Marist High School photo by Toni Cooper
Marist students Stephanie Coulombe and Sean Dorsey flank teacher Peter Muilenburg.
Ray Ferrari


EUGENE — Marist High School students have completed more than 6,200 hours of Christian service, with around 300 of them served outside of Oregon. And that’s just the seniors.

Two inspiring freshmen have recently gone above and beyond in their service to others, which are not tied to the Christian service hours required to graduate. When Marist world history teacher Peter Muilenburg assigned his second quarter project, he wasn’t expecting his students to take it so far.

After a quarter of studying the Middle East and Southern Asia, Muilenburg’s assignment had two choices: create a project demonstrating acquired knowledge or create a service project to combat global climate change or promote women’s rights in India or China.

Marist freshmen Sean Dorsey and Stephanie Coulombe decided to focus on the women of Vrindavan, India. When considering what to do, Dorsey said he “wanted to not only get a good grade, but to truly help those in need.”

To help the Indian widows residing in Vrindivan, Dorsey and Coulombe gathered money from people in their neighborhoods and held a collection at St. Paul Parish in Eugene, resulting in a sum of more than $1,200, with donations still coming in. The project has concluded, but these students believe the impact made on them will be a permanent one.

Sometimes known as the “City of Widows, Vrindivan is home almost 20,000 widows. They live on the streets because local culture outlaws remarriage.  

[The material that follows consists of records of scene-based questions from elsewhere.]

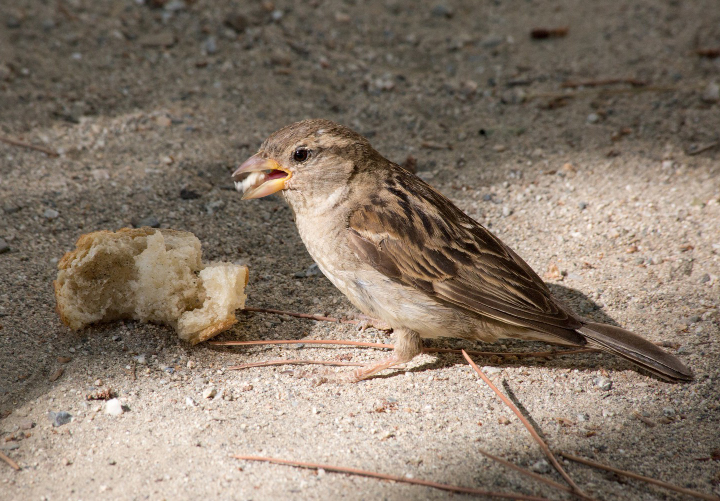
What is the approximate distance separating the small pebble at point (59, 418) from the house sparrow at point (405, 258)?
1415 millimetres

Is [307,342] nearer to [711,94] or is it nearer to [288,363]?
[288,363]

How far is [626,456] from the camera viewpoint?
3.07 metres

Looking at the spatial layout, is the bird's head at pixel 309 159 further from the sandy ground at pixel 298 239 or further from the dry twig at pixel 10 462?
the dry twig at pixel 10 462

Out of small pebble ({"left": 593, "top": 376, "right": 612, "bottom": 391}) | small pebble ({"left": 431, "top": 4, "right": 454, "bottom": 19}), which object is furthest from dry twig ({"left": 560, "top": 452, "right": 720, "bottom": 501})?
small pebble ({"left": 431, "top": 4, "right": 454, "bottom": 19})

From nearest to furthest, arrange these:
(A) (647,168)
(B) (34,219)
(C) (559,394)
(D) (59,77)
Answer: (C) (559,394), (B) (34,219), (A) (647,168), (D) (59,77)

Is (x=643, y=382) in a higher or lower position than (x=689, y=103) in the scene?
lower

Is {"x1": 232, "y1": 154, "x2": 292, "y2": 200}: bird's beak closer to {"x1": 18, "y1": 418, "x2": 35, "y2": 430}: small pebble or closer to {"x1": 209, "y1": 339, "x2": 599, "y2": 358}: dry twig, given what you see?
{"x1": 209, "y1": 339, "x2": 599, "y2": 358}: dry twig

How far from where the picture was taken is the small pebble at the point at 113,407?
313 cm

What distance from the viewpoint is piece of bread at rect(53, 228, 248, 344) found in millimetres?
3488

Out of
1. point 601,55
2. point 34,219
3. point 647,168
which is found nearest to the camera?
point 34,219

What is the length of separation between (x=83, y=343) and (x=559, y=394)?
2.41m

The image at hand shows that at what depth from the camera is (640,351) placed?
345 centimetres

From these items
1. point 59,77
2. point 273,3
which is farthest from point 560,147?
point 59,77

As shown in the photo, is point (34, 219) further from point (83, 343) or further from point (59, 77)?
point (59, 77)
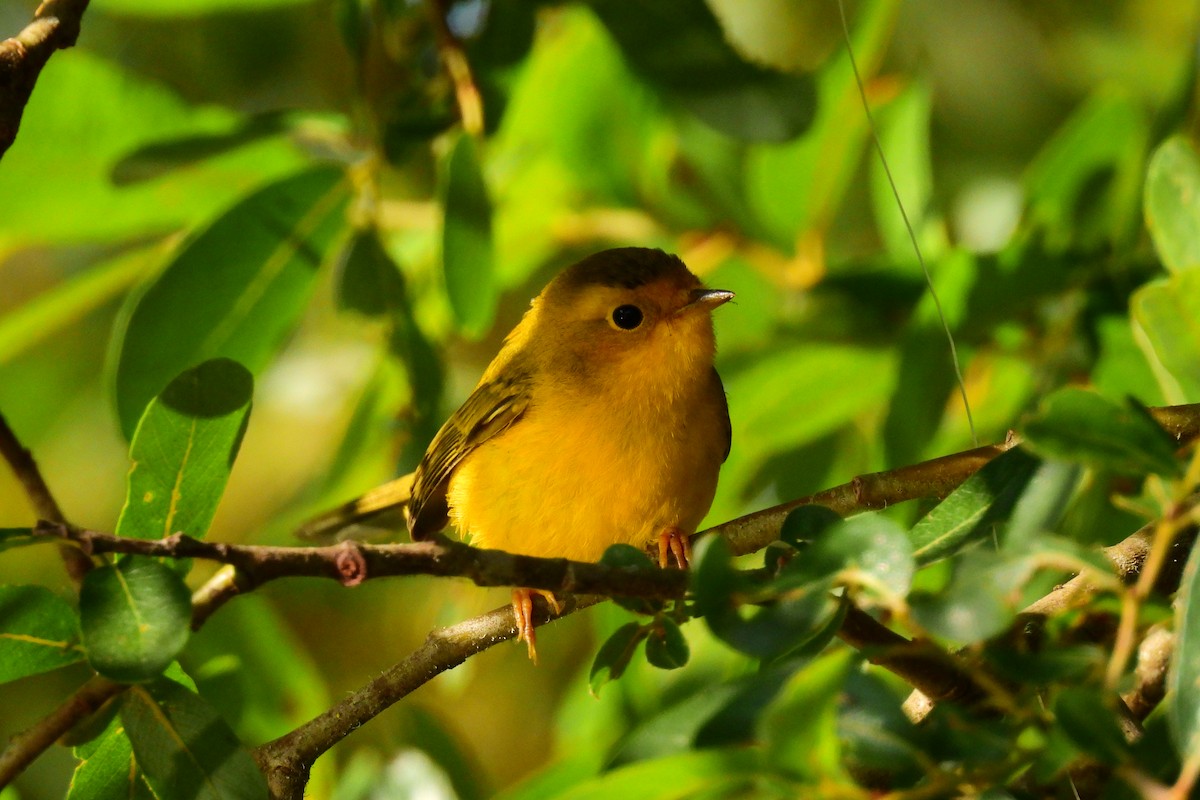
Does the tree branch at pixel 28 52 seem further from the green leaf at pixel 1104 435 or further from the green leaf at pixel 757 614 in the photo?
the green leaf at pixel 1104 435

One of Muilenburg’s former co-workers went to a presentation by The Society for Social Uplift Through Rural Action (SUTRA) and learned about some of the issues in India. Now in his second year at Marist, Muilenburg assigned this project to his freshmen, hoping they would learn about connections between the past and present and see that some of the world’s problems began centuries ago, such as women’s rights struggles in India.  

“I never intended the project to take off like this,” said Muilenburg, “I’ve been impressed with how the issues have impacted the kids.”

The noble works of the freshmen underscore the education and service emphasized by Catholic schools across the nation.

“I realized how lucky we are after seeing that some people really are suffering,” said Coulombe.

Giving back to the community and helping others are values instilled in every Catholic school student. “Taking the classroom into the world and making the learning completely genuine is the best kind of learning,” said Muilenburg.

The writer is a senior at Marist and co-editor of the school newspaper.